La angustia y el miedo que se aprenden. Esos, los que no dejan respirar.

por Alicia Pérez Gil

FEAT-VIVIRHoy hablaremos de la angustia y del miedo.

Hoy hablaremos de acostarse con la convicción de que algo horrible pasará por tu culpa, porque has cometido un error.

No, no se trata de desencadenar una guerra mundial, sino una confrontación cualquiera, mucho más pequeña.

Veréis, para que la angustia sea real y el miedo resulte paralizador, primero hay que abonar el campo.

Pongamos un niño pequeño, o una niña; en esto del terror tanto da un género como otro.

Pongamos una pequeña persona de uno, dos o tres años de edad. Una persona muy pequeña con un control muy escaso de sus emociones y por tanto de sus reacciones. Una persona con sus ojos, sus manitas suaves y toda la curiosidad de alguien que acaba de llegar al mundo, que empieza a andar, que se pone de puntillas como en precario y a lo  mejor ni siquiera alcanza a que le asomen los dedos por encima del mostrador de la cocina.

¿Os la habéis imaginado ya? ¿Y os da ternura?

Pongamos que esa personita hace sus cosas de personita: a lo mejor se hace pis, o a lo mejor tiene una rabieta por algo que no puede explicar porque todavía no habla.
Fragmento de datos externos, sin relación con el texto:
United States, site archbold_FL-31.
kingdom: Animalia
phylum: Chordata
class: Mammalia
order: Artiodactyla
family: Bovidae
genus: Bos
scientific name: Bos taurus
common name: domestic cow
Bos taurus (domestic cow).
A lo mejor es torpe y se tropieza a menudo. A lo mejor es una persona cantarina o se divierte golpeando sus juguetes porque, no nos engañemos, no hay mucho más que se pueda hacer a esas edades. Y si no lo creéis,  acercaos a una tienda de juguetes: todo son formas redondeadas, colores vivos y sonidos nuevos.
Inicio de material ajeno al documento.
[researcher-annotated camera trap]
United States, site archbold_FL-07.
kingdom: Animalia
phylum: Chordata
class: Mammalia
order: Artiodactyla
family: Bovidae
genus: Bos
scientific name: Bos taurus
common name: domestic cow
Pongamos que todo lo que hace se convierte en motivo de reconvención. No hablo de grandes broncas (aunque puede ser que se den), sino de regañinas, de malas caras, de privaciones (no jugaré contigo porque has hecho ruido y me has molestado), de ausencias (no te querré porque te has ensuciado), de amenazas (si se vuelve a repetir, te vas a enterar; tú no sabes lo que vale un peine; que no me entere yo de que vuelve a pasar esto).
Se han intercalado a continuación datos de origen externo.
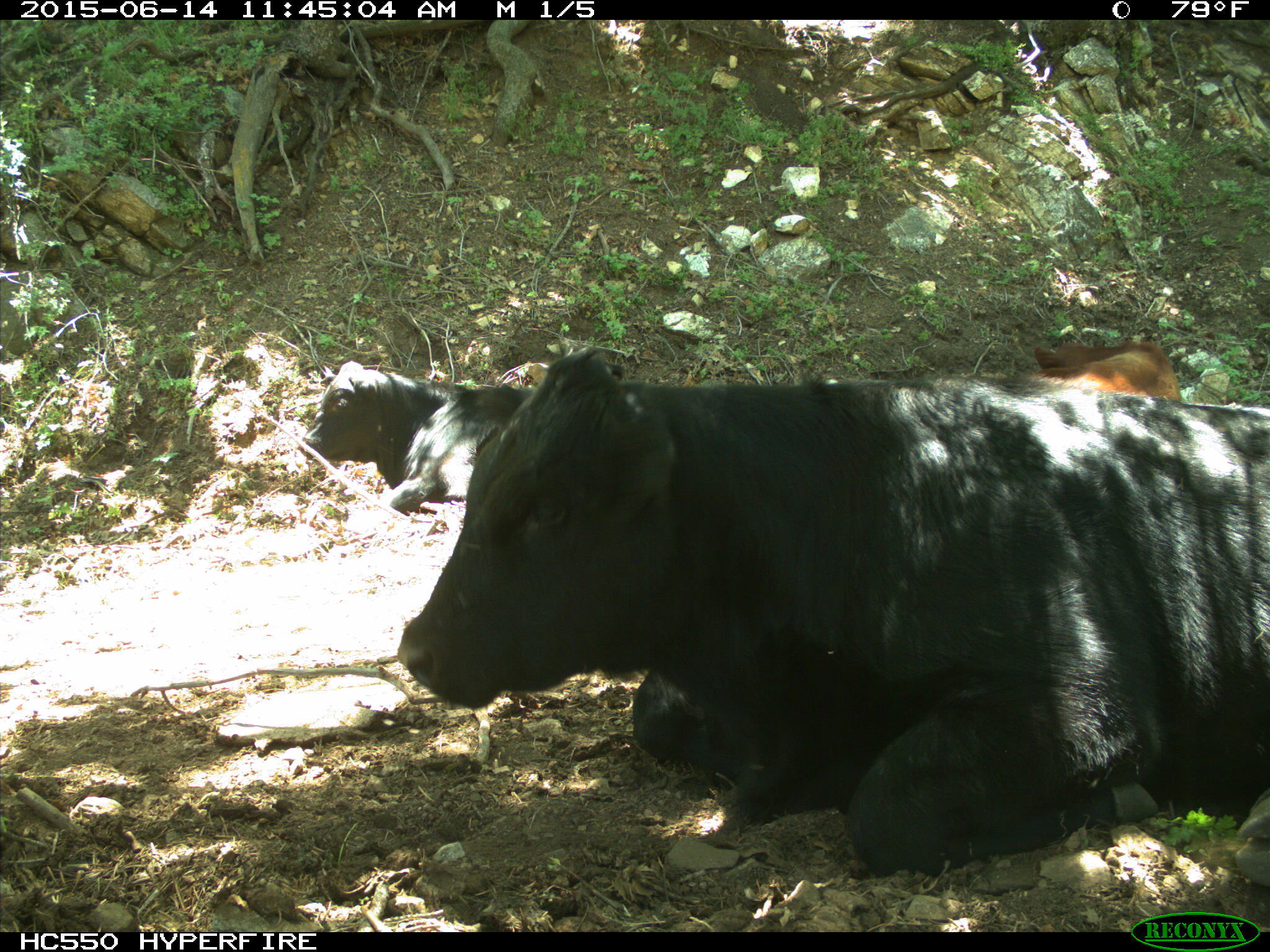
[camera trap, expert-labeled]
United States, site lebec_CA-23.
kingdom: Animalia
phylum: Chordata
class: Mammalia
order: Artiodactyla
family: Bovidae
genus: Bos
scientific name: Bos taurus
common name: domestic cow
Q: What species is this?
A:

No tengo que deciros quién posee el poder absoluto para convertir todas esas pequeñas cosas, que son pequeñas, que son humanas, en herramientas de coerción de la voluntad. Lo sabemos todos.

Pongamos que esa personita encuentra un nicho de elogios (de besos y abrazos no; digo de elogios y sonrisas).

Pongamos que esos elogios vienen de la mano de unos números que van desde el siete hasta el diez porque los que van desde el cinco hasta el siete son pura mediocridad y no existe vida por debajo del número cinco.

La cuestión es que esa pequeña persona crece y lo que sabe de sí misma es que su curiosidad molesta a las personas de las que depende, que cuando hace ruido incomoda a esas mismas personas pero que el reconocimiento por lo que aprende le reporta sonrisas. Así establece la identidad entre el resultado y el amor. Crece por tanto pensando que lo que hace de manera natural es incorrecto y sabe, además, que esos errores suyos dan lugar a castigos, mientras que un buen resultado reconocido por alguien ajeno a ella misma, da lugar a cierto bienestar.

Espero no ser la única que se de cuenta de que crecer así determina el modo en que cualquiera se enfrenta a las novedades: a la escuela, al instituto, a un primer trabajo o solo a un trabajo nuevo.

Espero no ser la única que ve con claridad que cada vez que una persona grande educada como una de esas personas pequeñas de las que hablaba hace unas líneas revive cada vez que se equivoca los castigos, las privaciones de amor, el sentimiento de inadecuación. Espero que me acompañéis también en el entendimiento de la fragilidad de lo bueno, que depende siempre del juicio de otros, que no es estable ni duradero.

Espero que comprendáis todos que es de ahí –en los casos a los que me refiero. Hay otros cuadros, otros ejemplo, otras causas para la autoestima destrozada-, de donde surgen la angustia y el miedo que a algunos no nos deja respirar por las noches, que convierte la vida en una sucesión dolorosa de días con sus noches, a veces en blanco, a veces pobladas de pesadillas. Es de ahí de donde surge, cuando hay suerte, la literatura verdadera.